Page extract START

With the launch of the FitSmart, Adidas is trying to attack a new segment of the market. Having made an initial attempt on the wearables market with the running-focused SmartRun, this cheaper model is looking for the more casual exercise-ist.
The price is lower, for one. In the UK it costs £199, where the SmartRun is about £100 more than that. The FitSmart (so called due to another product stopping the chance of seeing the more obvious SmartFit name appearing) is shorn of GPS tracking, a touchscreen and a number of other functions, which allows it to go lower down the price scale.
The rubberised watch-style wearable isn't an unattractive option either - it's certainly nicer to wear than something like the Nike+ FuelBand, thanks to having more gradients to control the fit, so it doesn't wobble up and down the wrist.
The LED display, which is a little simple, is also nice to look at, and helps create a unique sense of style for the FitSmart, one that means you can easily see yourself wearing it as part of a day to day outfit, rather than solely when working out.
This was one of the main issues with the SmartRun, which could display the time without needing a backlight but ultimately was a little too chunky to be classed as a watch replacement.
Unlike the FuelBand, the FitSmart isn't meant to be a day to day tracker of everything you do. This means that if won't be able to tell if you run down the road to catch the train rather than taking a little walk, unless you activate the running mode and set it as an actual workout.

Page extract END

### [Exercise instructions]
Pick up the review of the Adidas FitSmart where it stops and continue it.

Excerpted records START

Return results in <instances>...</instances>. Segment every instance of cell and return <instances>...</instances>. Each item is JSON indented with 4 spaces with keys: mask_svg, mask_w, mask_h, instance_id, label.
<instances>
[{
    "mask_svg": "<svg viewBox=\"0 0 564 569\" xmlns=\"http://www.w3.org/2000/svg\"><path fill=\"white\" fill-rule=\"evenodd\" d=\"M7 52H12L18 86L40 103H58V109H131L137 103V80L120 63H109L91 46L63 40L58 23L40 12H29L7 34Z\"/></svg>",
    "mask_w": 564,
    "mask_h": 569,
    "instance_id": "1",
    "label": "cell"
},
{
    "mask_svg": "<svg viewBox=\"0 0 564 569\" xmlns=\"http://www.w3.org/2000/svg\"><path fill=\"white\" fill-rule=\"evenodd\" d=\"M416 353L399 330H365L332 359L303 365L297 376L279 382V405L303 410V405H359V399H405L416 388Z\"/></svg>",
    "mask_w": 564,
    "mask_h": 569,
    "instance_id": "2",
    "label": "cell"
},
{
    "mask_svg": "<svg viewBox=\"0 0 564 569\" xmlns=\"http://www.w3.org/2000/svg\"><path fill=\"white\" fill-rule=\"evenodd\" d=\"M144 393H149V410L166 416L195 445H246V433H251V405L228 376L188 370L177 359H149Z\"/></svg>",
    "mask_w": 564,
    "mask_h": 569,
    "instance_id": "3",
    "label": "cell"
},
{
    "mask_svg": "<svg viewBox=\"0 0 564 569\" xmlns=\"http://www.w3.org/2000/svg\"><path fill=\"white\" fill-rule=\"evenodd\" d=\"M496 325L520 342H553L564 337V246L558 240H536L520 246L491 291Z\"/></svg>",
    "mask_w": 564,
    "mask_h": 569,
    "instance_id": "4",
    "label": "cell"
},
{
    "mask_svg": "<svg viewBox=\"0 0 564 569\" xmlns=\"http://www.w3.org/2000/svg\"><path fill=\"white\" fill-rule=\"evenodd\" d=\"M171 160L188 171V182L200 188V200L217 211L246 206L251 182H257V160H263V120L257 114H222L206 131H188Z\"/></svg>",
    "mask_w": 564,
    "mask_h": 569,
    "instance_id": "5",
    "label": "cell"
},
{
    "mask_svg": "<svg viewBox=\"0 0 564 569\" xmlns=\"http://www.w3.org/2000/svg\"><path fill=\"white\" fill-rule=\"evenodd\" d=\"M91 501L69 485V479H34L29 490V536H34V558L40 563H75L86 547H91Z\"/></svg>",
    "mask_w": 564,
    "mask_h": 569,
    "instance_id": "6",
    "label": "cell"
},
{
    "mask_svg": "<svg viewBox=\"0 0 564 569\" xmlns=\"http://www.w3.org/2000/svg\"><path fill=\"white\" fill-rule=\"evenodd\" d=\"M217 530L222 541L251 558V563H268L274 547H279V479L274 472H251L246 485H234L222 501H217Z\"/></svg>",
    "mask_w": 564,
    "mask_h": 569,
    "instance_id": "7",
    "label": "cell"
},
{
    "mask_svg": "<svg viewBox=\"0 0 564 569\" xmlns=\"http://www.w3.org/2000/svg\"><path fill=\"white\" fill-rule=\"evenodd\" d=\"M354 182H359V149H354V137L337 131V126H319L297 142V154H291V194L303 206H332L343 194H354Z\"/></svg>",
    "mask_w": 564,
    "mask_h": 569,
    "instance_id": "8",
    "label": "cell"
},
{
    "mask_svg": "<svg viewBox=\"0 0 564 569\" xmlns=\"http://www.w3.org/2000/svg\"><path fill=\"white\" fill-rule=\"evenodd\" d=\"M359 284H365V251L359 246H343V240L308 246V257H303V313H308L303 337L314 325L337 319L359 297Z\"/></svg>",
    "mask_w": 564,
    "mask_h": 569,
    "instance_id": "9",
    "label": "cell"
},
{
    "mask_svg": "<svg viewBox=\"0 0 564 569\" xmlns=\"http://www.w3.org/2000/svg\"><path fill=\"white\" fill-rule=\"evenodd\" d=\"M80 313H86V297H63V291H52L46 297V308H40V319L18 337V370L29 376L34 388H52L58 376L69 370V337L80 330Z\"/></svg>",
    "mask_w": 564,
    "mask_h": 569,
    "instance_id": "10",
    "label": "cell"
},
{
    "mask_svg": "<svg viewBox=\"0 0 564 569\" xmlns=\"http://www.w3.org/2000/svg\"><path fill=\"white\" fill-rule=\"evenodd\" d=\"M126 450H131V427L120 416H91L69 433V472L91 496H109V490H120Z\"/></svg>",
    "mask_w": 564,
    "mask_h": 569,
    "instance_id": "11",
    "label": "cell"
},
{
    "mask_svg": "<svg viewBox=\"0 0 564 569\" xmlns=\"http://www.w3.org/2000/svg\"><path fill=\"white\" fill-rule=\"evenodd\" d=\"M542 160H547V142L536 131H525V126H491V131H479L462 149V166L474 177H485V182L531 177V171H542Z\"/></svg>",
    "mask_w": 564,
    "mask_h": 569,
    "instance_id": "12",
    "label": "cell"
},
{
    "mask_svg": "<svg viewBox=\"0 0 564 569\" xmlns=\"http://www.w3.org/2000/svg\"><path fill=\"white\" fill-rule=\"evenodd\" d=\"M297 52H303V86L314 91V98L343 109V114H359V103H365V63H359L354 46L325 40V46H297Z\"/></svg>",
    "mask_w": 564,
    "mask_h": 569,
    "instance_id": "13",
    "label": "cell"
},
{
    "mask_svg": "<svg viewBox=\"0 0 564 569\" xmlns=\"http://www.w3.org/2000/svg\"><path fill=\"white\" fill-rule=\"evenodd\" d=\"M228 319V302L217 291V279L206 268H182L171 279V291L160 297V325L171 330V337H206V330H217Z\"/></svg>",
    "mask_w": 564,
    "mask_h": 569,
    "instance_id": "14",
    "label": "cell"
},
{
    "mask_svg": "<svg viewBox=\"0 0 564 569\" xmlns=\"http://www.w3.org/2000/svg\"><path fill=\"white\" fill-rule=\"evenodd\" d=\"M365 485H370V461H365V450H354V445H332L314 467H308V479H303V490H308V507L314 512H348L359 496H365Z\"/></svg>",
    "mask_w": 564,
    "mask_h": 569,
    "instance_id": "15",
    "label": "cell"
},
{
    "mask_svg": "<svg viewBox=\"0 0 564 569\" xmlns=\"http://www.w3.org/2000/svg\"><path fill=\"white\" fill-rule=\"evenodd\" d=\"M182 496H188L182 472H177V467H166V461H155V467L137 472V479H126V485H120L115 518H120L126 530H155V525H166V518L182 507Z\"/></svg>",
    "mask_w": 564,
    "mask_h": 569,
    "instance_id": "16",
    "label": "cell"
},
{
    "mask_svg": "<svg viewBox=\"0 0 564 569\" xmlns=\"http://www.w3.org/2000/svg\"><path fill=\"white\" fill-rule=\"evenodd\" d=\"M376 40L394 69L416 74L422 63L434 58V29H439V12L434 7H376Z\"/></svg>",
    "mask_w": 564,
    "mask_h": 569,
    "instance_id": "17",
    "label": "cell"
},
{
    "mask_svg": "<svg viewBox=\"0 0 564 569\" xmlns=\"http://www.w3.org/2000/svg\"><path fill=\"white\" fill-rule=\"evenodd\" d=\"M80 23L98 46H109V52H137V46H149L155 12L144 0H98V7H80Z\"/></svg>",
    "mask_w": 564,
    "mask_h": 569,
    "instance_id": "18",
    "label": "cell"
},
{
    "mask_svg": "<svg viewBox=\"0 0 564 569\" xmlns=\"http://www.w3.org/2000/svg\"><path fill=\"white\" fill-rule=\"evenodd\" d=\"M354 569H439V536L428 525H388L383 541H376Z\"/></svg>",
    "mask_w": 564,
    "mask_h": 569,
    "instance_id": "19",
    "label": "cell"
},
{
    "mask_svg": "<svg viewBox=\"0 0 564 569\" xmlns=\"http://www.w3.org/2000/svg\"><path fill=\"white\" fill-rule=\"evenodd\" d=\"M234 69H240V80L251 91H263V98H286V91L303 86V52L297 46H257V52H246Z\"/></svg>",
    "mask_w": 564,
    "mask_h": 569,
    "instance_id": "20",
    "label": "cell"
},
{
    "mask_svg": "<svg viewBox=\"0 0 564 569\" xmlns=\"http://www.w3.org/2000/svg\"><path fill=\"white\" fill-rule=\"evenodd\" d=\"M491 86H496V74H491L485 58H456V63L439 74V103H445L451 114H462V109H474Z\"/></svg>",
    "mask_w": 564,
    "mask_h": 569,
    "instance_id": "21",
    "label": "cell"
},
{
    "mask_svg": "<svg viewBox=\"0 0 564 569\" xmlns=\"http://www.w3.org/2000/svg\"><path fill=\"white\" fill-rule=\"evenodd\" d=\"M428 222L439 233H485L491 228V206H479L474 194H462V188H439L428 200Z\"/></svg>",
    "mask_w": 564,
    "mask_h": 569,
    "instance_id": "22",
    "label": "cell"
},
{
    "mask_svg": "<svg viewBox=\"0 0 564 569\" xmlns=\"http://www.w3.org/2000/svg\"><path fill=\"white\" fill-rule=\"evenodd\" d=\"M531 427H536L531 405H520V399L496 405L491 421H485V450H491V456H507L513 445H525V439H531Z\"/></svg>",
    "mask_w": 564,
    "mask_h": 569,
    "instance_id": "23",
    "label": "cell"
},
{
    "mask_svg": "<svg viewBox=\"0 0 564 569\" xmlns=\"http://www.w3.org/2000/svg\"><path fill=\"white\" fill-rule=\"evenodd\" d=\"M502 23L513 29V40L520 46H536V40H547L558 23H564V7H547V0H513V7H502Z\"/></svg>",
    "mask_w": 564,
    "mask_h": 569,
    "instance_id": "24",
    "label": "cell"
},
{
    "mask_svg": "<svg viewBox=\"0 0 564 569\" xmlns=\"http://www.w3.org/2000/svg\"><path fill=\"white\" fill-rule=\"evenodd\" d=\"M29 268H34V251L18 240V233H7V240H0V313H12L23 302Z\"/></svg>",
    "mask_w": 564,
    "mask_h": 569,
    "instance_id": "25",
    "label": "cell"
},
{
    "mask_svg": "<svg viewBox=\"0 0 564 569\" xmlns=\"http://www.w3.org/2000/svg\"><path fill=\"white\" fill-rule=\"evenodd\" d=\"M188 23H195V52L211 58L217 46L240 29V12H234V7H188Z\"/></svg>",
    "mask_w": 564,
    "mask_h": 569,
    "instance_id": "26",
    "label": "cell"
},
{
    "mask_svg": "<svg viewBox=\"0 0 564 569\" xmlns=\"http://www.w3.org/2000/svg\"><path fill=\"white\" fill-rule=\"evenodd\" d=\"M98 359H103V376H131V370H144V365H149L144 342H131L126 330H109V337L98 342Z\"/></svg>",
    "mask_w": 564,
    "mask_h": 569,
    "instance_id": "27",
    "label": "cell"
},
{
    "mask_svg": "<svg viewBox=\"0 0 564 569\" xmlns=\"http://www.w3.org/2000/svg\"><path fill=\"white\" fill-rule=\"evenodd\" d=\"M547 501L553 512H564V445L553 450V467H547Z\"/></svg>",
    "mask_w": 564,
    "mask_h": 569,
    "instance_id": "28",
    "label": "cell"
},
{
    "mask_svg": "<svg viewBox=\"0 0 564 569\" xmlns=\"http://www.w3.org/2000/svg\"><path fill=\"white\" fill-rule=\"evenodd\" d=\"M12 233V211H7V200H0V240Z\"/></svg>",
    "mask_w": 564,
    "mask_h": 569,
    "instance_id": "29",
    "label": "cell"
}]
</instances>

Excerpted records END

### [Answer box]
It's also not able to fully work as a standalone device either, as it needs a smartphone connection to let you set all the functions and workout plans you're thinking of doing to make yourself into a fitter version.
This isn't a bad thing, as one of the main foibles of the SmartRun is the fact when you're nowhere near Wi-Fi you can't sync runs (although this has recently been fixed with a recent update) so as long as you've got a smartphone near you, it'll work fine.
Adidas believes that the FitSmart, a cut down version of the fancier running watch, will help entice more users to get active.
Simon Drabble, Director of Product Creation for Adidas, told me that one of the big issues Adidas is seeing with getting people exercising is the daunting nature of full workout plans, which is why the new wearable shows you weekly goals as you work to a larger target.
The range of plans is impressive, and builds on Adidas' heritage in the personal workout space. Everyone, from the couch potato, to the elite athlete, can find something with the MiCoach program, and the FitSmart takes advantage of that.
The problem that anyone looking to take running (or other forms of exercise, which are enabled on the FitSmart) to the next level, then this isn't really the right device.
Without GPS locating onboard, the accuracy is nowhere near as impressive, meaning that if you really need to clock every kilometre, you've got a too-wide tolerance compared to the actual distance run.
The internal accelerometer is OK at working out pace, but it's never going to be as accurate as actual location tracking.
However, I think that making this into a bigger problem isn't really fair as the FitSmart is designed to get people active and keep them that way (despite the high price tag), not help more advanced runners get a PB.
It's a shame, as there are lots of really nice visual touches beyond the obvious aesthetics, that many runners would enjoy. For instance, the battery life on the FitSmart allows you to keep going for five days, with an hour's running / working out per day, and that's much better than the SmartRun.
Similarly, the LED display might be basic, but it's very easy to see at a glance and looks visually appealing too.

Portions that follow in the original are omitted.